→ WHAT YOU SHOULD DO:
Duplicate the lines in the listing below, starting with the line containing "Among the items" and continuing through the line containing "4.67 metres".

(Saved entries)
══════════
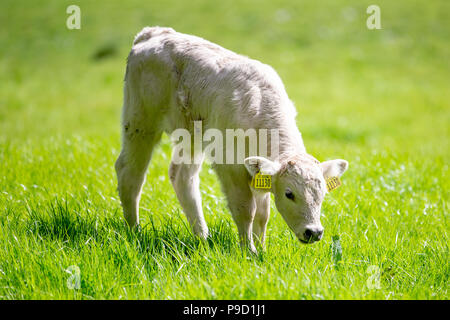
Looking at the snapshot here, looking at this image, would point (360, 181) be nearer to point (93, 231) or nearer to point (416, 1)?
point (93, 231)

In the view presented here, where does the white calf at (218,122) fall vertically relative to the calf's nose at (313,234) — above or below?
above

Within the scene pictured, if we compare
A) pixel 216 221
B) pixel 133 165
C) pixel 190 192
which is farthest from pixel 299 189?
pixel 133 165

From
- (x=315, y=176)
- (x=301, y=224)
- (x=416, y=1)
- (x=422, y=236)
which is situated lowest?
(x=422, y=236)

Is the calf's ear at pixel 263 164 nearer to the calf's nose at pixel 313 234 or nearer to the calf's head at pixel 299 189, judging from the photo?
the calf's head at pixel 299 189

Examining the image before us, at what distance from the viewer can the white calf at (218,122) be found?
13.9 feet

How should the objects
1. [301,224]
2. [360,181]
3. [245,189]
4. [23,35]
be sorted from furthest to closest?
[23,35] < [360,181] < [245,189] < [301,224]

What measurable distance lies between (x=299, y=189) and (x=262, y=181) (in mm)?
307

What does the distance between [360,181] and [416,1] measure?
20.7 meters

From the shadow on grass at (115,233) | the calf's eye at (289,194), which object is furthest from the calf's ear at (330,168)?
the shadow on grass at (115,233)

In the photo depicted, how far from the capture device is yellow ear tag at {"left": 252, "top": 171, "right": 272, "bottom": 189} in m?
4.29

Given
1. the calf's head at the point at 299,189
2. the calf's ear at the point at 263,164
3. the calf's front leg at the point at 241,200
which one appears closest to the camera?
the calf's head at the point at 299,189

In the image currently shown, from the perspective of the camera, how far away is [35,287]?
3898 mm
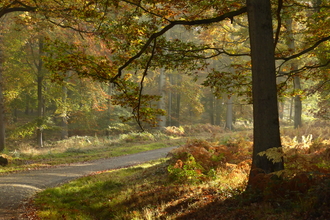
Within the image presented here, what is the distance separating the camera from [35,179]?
10.7m

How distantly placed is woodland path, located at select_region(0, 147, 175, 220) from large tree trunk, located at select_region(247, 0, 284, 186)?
18.3ft

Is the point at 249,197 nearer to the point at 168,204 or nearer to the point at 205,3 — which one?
the point at 168,204

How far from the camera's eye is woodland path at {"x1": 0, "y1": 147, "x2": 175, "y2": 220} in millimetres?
7427

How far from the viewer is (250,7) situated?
18.9 ft

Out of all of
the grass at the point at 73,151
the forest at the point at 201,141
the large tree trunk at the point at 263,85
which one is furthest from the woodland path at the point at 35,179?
the large tree trunk at the point at 263,85

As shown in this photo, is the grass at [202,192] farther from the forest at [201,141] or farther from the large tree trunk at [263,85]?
the large tree trunk at [263,85]

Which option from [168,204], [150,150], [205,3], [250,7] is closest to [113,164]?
[150,150]

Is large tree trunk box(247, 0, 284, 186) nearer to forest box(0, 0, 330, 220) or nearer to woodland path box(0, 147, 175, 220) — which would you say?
forest box(0, 0, 330, 220)

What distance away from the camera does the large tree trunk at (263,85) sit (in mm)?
5625

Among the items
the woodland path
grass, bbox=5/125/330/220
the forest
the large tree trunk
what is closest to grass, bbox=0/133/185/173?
the forest

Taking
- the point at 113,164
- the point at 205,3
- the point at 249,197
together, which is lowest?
the point at 113,164

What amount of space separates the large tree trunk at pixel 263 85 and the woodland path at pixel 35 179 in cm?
558

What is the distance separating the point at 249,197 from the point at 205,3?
4.67 metres

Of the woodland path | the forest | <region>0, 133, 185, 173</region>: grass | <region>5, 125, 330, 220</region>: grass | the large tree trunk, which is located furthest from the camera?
<region>0, 133, 185, 173</region>: grass
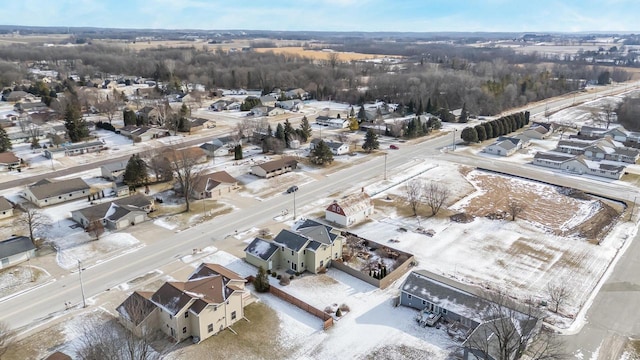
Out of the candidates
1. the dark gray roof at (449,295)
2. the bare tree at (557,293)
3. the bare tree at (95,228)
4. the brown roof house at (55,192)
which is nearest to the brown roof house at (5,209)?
the brown roof house at (55,192)

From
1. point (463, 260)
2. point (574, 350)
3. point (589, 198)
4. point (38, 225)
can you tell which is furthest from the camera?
point (589, 198)

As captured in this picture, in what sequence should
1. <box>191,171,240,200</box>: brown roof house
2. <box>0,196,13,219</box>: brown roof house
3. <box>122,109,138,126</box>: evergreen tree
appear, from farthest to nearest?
<box>122,109,138,126</box>: evergreen tree
<box>191,171,240,200</box>: brown roof house
<box>0,196,13,219</box>: brown roof house

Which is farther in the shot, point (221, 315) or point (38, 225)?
point (38, 225)

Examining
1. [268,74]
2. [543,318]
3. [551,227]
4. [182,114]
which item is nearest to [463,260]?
[543,318]

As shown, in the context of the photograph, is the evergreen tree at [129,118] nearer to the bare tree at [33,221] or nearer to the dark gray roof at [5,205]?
the bare tree at [33,221]

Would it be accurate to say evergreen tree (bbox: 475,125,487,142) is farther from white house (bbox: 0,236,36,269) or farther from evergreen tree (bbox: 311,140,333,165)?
white house (bbox: 0,236,36,269)

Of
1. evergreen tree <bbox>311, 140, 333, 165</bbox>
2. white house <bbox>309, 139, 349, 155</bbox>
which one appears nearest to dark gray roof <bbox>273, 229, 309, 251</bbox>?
evergreen tree <bbox>311, 140, 333, 165</bbox>

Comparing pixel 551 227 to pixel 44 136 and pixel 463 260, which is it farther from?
pixel 44 136
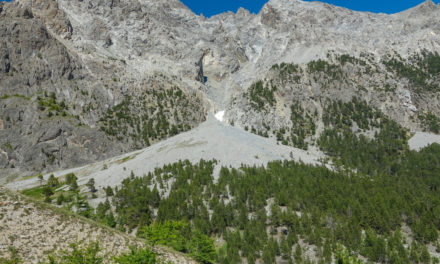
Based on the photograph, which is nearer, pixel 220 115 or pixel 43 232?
pixel 43 232

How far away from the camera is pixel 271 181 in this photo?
75250 mm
══════════
→ RESPONSE TO THE EXERCISE:
Among the items
the woodland path
grass, bbox=5/125/330/220
the forest
the large tree trunk
what is closest to grass, bbox=0/133/185/173?
the forest

Taking
- the point at 113,164
- the point at 205,3
- the point at 249,197
together, which is lowest?
the point at 113,164

What amount of space separates the large tree trunk at pixel 263 85 and the woodland path at pixel 35 179 in cm?
558

What is the distance separating the point at 249,197 from the point at 205,3?
4.67 metres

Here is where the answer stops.